ERIC Number: ED103168
Record Type: Non-Journal
Publication Date: 1974-Oct
Reference Count: N/A
Self-Determination: First Steps.
The year 1974 marked the first full year in which the Bureau of Indian Affairs (BIA) officially embarked on a policy of advising and assisting American Indian tribes to assume the administration of their own affairs (self-determination). It seeks to strengthen and stabilize tribal governments while continuing to maintain and fulfill its trust responsibilities. BIA trust responsibilities consist of protecting the Indians' land, water, minerals, forests, and other resources. Some positive accomplishments regarding these responsibilities have been the three-stage format for inventorying water resources affecting reservations; the Catalog of Rights Issues, which identifies a multitude of Indian rights problems; the Menominee Restoration; and the Alaska Native Claims Settlement Act. In the area of education, new initiatives are emerging such as more community involvement.

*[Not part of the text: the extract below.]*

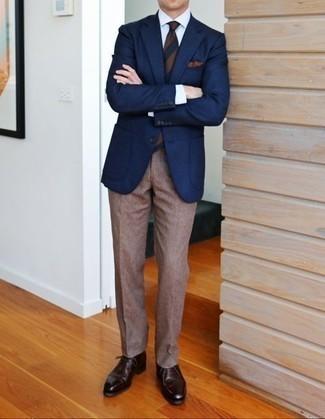 Коричневый галстук в горизонтальную полоску: с чем носить и как сочетать мужчине: Несмотря на то, что это довольно консервативный образ, ансамбль из темно-синего пиджака и коричневого галстука в горизонтальную полоску всегда будет выбором стильных молодых людей, неминуемо пленяя при этом дамские сердца. Чтобы лук не получился слишком вычурным, можешь надеть темно-коричневые кожаные ботинки дезерты.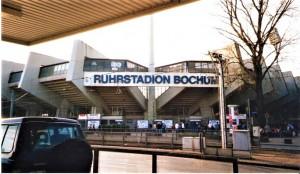 """Der VfL Bochum gilt seit jeher auch ein bisserl als """"Graue Maus """"im Deutschen Profifußball. Dennoch verfügt der Verein heute über mehr Mitglieder als er aktuell an Zuschauerzahlen aufweisen kann. Foto: © oepb"""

Indian services provided by the BIA include: (1) the Tribal Government Development Program, which encourages the growth of self-determination by using program funds to establish effective tribal governments; (2) the implementation of the court decision which restored the off-reservation fishing rights of 14 tribes in western Washington State; (3) housing for Alaska Natives; (4) faster action on roll appeals; and (5) development of tribal resources, such as setting up new enterprises and expanding old ones. (NQ)
Publication Type: Reports - Descriptive
Education Level: N/A
Authoring Institution: Bureau of Indian Affairs (Dept. of Interior), Washington, DC.